Content starts
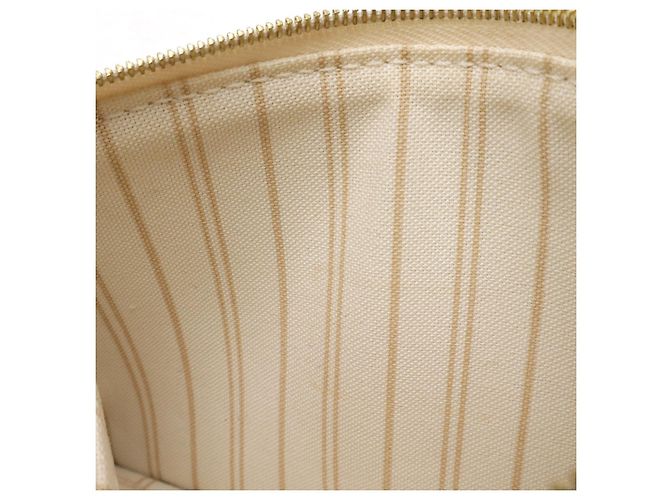 Pochette Neverfull Damier Azur di Louis Vuitton Marrone Beige - vista 8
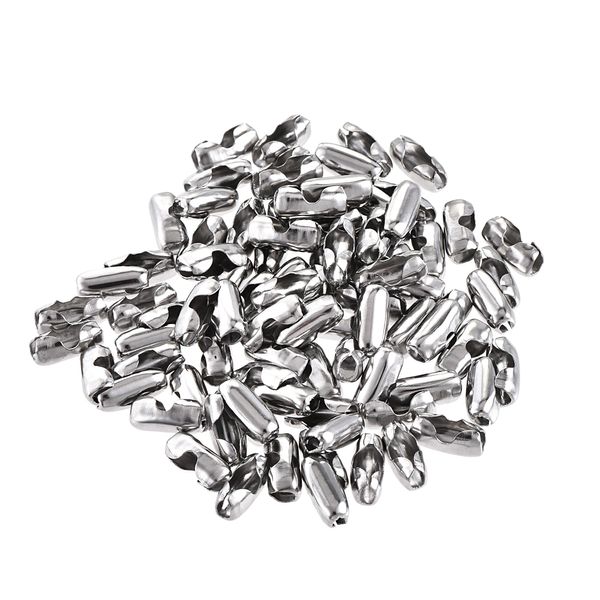 sourcing map Ball Chain Connector, 3.2mm Ball Chains Clasp Crimp Clips Link Stainless Steel Connection, Pack of 100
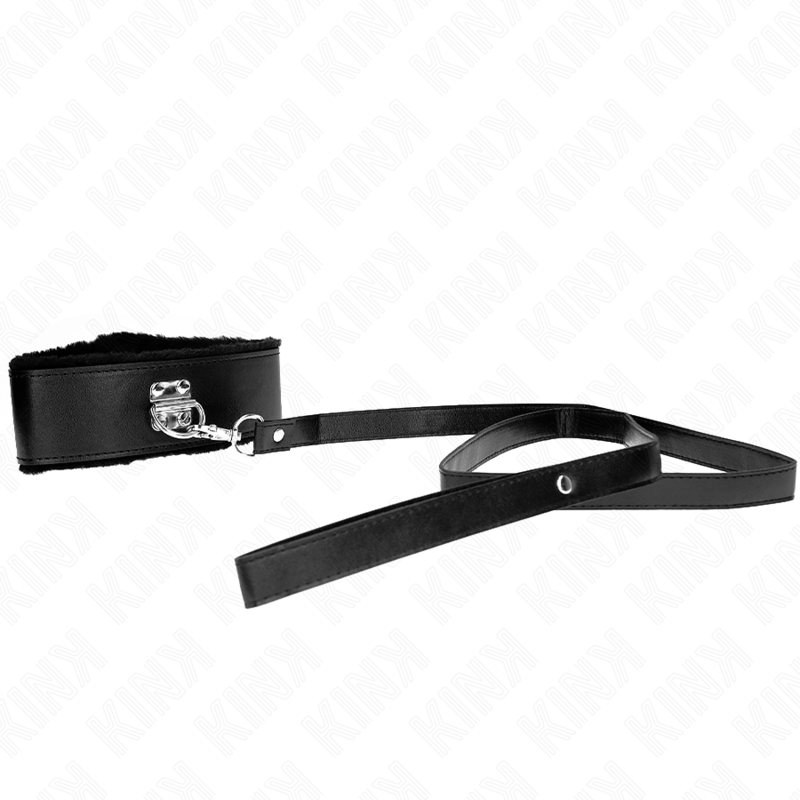 KINK - NASZYJNIK ZE SMYCZĄ 116 CM ZE SREBRNYMI NITAMI MODEL 4 CZARNY REGULOWANY 40-48 CM X 6 CM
Content ends
PROBLEM REQUIREMENTS: The reply should consist only of the lines running from the one with "sourcing map Ball" through the end of the material, both included, copied exactly; please omit pictures.

ANSWER BOX:
 sourcing map Ball Chain Connector, 3.2mm Ball Chains Clasp Crimp Clips Link Stainless Steel Connection, Pack of 100
 KINK - NASZYJNIK ZE SMYCZĄ 116 CM ZE SREBRNYMI NITAMI MODEL 4 CZARNY REGULOWANY 40-48 CM X 6 CM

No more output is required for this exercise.